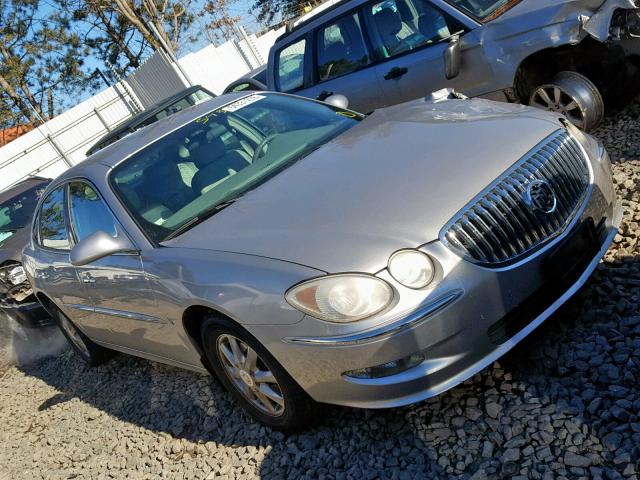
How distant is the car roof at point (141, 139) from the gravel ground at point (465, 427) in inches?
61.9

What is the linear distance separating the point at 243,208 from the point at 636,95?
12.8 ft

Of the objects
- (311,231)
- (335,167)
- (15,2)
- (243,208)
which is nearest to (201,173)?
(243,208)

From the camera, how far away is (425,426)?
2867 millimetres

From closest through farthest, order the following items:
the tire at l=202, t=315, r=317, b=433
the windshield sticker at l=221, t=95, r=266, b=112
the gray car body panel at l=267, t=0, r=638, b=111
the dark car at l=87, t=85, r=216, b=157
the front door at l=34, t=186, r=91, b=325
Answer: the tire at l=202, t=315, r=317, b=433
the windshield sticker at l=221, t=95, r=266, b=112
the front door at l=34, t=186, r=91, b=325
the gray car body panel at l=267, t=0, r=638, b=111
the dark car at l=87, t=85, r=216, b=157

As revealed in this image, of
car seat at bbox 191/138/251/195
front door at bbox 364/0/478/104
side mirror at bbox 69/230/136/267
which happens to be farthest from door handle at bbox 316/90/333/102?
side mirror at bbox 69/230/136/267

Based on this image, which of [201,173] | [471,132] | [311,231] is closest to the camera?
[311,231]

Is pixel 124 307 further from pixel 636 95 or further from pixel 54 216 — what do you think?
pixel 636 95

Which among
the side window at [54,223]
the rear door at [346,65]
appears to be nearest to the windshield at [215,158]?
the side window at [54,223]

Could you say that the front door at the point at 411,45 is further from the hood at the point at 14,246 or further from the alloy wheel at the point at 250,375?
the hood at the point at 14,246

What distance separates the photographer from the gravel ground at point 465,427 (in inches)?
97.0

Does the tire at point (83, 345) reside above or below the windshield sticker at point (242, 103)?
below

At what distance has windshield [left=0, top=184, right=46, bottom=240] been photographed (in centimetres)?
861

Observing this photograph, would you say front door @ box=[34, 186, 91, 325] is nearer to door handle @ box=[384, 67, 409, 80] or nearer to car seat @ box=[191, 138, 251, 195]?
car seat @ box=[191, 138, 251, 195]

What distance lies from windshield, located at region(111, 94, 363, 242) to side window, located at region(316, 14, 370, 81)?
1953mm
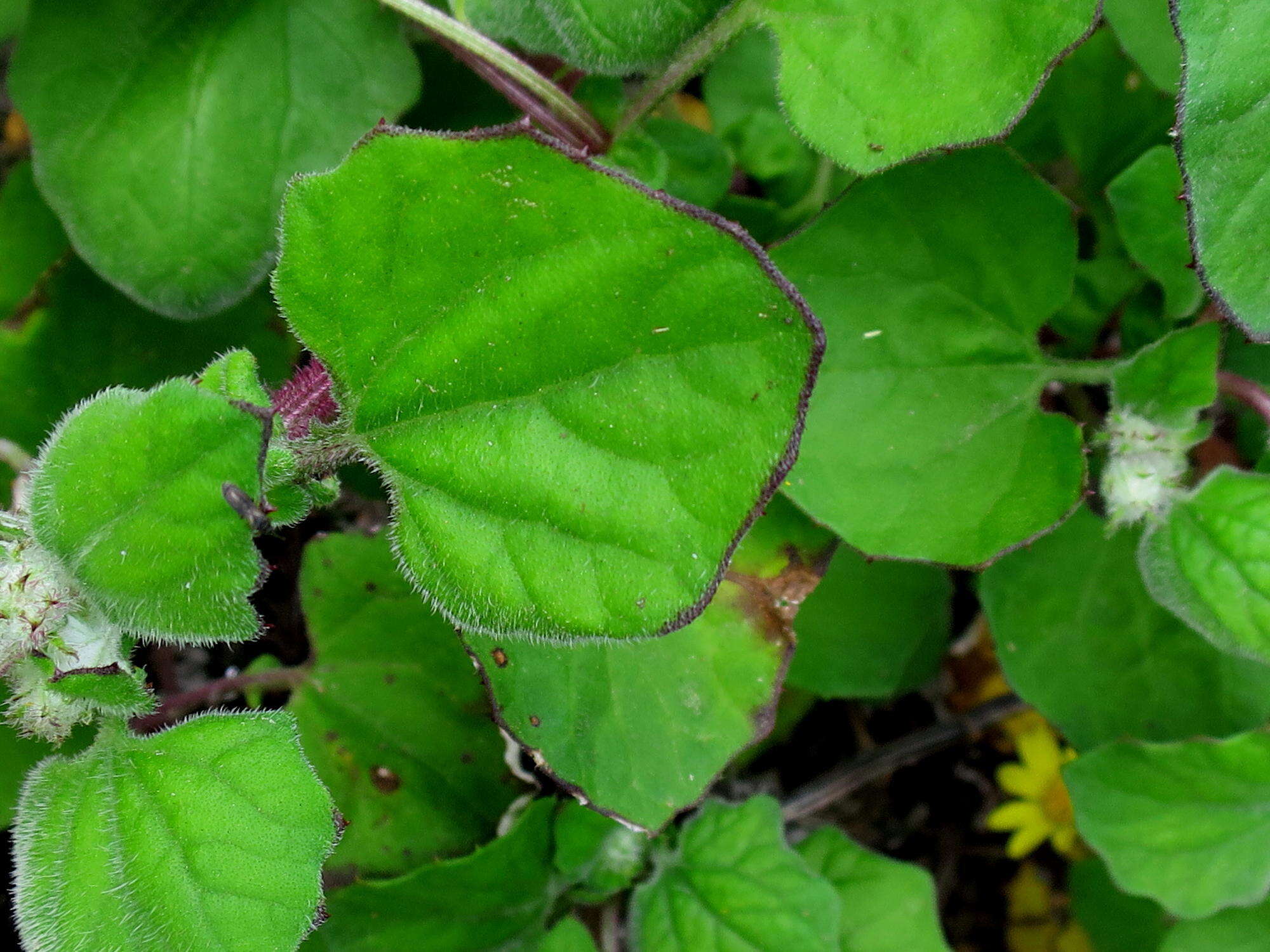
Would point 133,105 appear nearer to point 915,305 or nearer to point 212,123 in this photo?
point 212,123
---
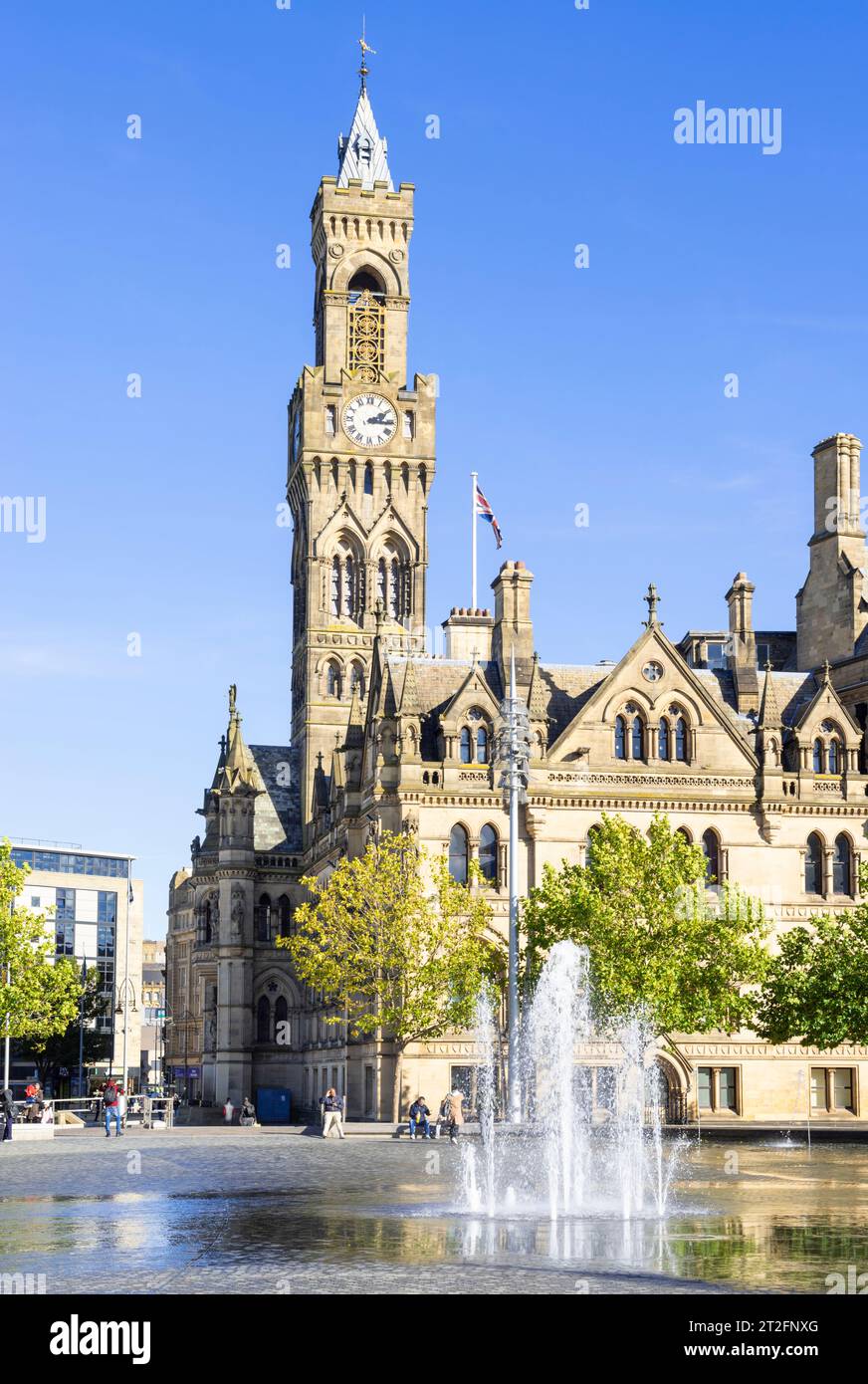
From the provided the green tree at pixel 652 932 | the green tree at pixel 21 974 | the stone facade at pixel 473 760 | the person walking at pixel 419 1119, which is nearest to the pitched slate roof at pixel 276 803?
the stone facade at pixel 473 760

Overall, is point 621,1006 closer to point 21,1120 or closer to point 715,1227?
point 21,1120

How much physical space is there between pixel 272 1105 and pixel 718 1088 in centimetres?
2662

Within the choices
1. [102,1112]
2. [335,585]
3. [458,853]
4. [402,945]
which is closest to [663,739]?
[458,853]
* * *
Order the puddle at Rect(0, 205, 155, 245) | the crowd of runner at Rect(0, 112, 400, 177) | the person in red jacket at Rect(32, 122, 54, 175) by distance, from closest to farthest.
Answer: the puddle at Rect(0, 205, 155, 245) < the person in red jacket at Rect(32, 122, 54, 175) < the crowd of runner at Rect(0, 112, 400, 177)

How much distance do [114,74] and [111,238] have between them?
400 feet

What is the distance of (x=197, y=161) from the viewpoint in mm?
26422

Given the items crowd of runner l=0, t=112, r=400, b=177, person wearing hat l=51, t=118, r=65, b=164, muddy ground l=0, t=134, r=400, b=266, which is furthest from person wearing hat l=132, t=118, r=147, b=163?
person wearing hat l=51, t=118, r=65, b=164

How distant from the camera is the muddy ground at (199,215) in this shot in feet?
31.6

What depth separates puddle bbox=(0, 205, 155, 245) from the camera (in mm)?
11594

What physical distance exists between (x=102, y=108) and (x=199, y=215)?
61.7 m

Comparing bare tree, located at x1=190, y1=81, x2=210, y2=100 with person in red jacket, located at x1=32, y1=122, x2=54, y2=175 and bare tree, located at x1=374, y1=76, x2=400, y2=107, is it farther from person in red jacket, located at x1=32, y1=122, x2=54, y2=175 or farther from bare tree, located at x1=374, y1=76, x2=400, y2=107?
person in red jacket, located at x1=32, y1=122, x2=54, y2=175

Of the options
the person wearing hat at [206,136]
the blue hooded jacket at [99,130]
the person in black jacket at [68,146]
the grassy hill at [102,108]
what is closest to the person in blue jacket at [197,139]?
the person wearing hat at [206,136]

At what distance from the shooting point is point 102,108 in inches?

▶ Exercise task
Copy out the records word for word, from the line containing "How distant is" through the line containing "2867 millimetres", including both of those lines.

▶ Written solution
How distant is the car roof at point (141, 139) from the gravel ground at point (465, 427) in inches?
61.9

What is the linear distance separating the point at 243,208 from the point at 636,95?
12.8 ft

Of the objects
- (311,231)
- (335,167)
- (15,2)
- (243,208)
which is nearest to (201,173)?
(243,208)

From the camera, how far away is (425,426)?
2867 millimetres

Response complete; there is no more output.